Assigned task => Word for word, transcribe the data below from the line with "bounding boxes (frame" to the line with "scientific name: Lynx rufus", keeping both of those lines.

Available data =>
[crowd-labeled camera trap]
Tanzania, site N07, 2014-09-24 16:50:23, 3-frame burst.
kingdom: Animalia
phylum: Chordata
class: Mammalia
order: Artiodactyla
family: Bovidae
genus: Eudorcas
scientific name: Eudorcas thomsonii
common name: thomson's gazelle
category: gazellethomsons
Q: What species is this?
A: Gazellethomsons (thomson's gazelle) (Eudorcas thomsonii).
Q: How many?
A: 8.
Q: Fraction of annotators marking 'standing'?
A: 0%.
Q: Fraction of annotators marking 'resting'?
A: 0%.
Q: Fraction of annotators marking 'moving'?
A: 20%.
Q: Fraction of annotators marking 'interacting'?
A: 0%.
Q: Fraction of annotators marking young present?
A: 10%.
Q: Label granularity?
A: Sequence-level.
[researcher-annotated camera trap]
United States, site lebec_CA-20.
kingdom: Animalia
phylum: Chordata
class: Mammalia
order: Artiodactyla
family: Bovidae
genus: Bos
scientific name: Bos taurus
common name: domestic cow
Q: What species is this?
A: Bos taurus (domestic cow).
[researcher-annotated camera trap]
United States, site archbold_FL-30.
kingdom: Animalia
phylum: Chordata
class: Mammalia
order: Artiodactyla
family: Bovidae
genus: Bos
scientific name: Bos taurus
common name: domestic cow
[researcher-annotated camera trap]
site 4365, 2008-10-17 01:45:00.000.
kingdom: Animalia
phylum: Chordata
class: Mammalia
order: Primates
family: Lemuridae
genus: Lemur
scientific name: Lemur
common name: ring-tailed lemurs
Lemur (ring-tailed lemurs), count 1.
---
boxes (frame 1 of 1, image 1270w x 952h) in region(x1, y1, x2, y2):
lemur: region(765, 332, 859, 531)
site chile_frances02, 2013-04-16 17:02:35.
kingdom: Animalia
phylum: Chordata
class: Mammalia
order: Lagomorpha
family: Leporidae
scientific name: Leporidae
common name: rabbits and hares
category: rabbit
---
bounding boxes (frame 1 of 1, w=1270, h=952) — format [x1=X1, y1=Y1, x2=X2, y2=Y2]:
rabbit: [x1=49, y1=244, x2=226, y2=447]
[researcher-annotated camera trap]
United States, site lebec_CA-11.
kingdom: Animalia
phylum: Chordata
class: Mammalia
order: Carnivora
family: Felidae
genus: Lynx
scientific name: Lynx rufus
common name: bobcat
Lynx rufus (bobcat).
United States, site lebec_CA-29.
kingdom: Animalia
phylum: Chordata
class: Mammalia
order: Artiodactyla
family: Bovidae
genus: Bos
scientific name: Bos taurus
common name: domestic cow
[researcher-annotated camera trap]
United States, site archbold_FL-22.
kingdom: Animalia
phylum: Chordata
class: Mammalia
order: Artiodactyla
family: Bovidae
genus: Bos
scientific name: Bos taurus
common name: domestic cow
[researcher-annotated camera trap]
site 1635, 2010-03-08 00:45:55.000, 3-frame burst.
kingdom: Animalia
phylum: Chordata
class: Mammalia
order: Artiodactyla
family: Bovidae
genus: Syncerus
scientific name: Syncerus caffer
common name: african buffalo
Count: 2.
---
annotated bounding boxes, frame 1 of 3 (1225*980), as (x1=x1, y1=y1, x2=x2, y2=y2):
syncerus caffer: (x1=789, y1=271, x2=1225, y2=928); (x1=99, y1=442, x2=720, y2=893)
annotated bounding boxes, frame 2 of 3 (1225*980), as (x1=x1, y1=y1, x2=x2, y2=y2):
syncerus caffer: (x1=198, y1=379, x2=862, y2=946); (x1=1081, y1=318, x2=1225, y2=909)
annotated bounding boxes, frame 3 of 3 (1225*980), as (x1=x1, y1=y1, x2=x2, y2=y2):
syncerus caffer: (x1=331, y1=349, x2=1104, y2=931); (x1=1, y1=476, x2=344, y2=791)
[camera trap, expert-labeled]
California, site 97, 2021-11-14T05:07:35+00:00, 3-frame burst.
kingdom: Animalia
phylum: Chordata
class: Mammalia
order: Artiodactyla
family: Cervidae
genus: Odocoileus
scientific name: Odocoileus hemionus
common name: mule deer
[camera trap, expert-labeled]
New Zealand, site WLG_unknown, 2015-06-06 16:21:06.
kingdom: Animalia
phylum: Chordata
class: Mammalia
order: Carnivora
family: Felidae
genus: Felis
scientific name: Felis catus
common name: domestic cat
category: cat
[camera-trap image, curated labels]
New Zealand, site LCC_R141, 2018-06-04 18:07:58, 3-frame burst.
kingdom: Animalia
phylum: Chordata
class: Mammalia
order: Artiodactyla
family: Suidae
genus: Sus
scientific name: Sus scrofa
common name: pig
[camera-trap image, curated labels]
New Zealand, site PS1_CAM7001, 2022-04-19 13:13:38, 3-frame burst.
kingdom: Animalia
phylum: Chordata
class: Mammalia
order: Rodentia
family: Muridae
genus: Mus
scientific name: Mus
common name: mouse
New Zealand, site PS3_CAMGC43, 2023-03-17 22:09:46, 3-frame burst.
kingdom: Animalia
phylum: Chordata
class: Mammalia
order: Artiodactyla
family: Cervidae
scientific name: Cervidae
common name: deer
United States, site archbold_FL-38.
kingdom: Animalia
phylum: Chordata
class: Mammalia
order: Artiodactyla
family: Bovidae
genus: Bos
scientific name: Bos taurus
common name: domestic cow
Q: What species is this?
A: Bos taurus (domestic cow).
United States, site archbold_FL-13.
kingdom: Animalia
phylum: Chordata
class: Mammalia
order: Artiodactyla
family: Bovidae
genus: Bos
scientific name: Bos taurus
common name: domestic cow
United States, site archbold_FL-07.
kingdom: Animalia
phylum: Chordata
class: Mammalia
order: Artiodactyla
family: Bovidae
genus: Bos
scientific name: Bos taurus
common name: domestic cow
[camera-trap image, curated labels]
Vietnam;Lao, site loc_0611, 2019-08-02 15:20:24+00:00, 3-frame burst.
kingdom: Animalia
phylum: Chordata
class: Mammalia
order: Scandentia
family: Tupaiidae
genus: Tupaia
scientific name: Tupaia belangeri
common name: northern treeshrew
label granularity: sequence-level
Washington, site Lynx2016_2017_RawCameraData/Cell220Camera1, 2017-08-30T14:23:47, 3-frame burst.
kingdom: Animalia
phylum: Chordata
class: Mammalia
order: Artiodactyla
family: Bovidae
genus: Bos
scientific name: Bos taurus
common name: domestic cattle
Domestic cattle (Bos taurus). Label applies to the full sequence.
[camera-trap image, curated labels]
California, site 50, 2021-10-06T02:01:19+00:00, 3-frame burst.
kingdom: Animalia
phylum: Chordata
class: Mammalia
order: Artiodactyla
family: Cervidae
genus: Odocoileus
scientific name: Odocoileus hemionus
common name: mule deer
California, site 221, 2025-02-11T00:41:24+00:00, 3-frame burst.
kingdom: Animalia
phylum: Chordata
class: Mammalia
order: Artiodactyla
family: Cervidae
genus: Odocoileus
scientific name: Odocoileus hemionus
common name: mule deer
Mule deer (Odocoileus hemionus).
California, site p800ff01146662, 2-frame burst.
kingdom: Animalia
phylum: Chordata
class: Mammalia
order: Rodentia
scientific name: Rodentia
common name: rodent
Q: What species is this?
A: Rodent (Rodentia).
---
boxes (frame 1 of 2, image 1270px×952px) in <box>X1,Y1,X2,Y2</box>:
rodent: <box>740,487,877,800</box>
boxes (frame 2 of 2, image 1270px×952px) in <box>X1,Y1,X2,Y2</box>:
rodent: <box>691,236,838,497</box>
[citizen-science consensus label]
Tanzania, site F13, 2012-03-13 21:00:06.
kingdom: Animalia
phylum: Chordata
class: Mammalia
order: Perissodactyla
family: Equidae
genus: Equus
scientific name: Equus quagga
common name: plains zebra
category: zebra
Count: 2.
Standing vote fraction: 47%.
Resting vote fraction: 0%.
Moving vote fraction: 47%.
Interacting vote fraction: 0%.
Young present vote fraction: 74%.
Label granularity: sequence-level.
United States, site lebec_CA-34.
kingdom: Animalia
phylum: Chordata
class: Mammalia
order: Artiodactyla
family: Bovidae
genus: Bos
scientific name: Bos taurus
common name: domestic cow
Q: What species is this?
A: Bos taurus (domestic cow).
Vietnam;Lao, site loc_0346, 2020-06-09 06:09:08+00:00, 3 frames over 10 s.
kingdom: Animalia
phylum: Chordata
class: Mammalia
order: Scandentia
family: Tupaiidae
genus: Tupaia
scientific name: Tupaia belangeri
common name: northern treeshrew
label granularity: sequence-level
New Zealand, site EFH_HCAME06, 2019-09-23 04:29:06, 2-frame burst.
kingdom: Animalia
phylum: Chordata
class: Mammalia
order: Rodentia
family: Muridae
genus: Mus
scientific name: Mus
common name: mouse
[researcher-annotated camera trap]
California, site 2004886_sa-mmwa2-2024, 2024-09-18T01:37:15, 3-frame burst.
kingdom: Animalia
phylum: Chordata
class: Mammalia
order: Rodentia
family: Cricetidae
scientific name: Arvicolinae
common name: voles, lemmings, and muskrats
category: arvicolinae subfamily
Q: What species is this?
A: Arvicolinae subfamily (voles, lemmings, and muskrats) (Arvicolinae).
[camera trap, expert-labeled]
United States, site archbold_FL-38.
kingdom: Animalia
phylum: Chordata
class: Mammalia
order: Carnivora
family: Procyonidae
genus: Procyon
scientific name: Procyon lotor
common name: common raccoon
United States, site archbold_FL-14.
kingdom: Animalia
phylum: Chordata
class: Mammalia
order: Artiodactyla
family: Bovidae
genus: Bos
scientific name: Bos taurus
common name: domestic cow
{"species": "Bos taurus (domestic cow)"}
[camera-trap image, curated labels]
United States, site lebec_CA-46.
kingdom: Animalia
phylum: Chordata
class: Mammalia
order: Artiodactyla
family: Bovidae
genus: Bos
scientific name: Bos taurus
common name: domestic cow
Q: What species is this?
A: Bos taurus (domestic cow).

Reply =>
bounding boxes (frame 1 of 1, w=1270, h=952) — format [x1=X1, y1=Y1, x2=X2, y2=Y2]:
rabbit: [x1=49, y1=244, x2=226, y2=447]
[researcher-annotated camera trap]
United States, site lebec_CA-11.
kingdom: Animalia
phylum: Chordata
class: Mammalia
order: Carnivora
family: Felidae
genus: Lynx
scientific name: Lynx rufus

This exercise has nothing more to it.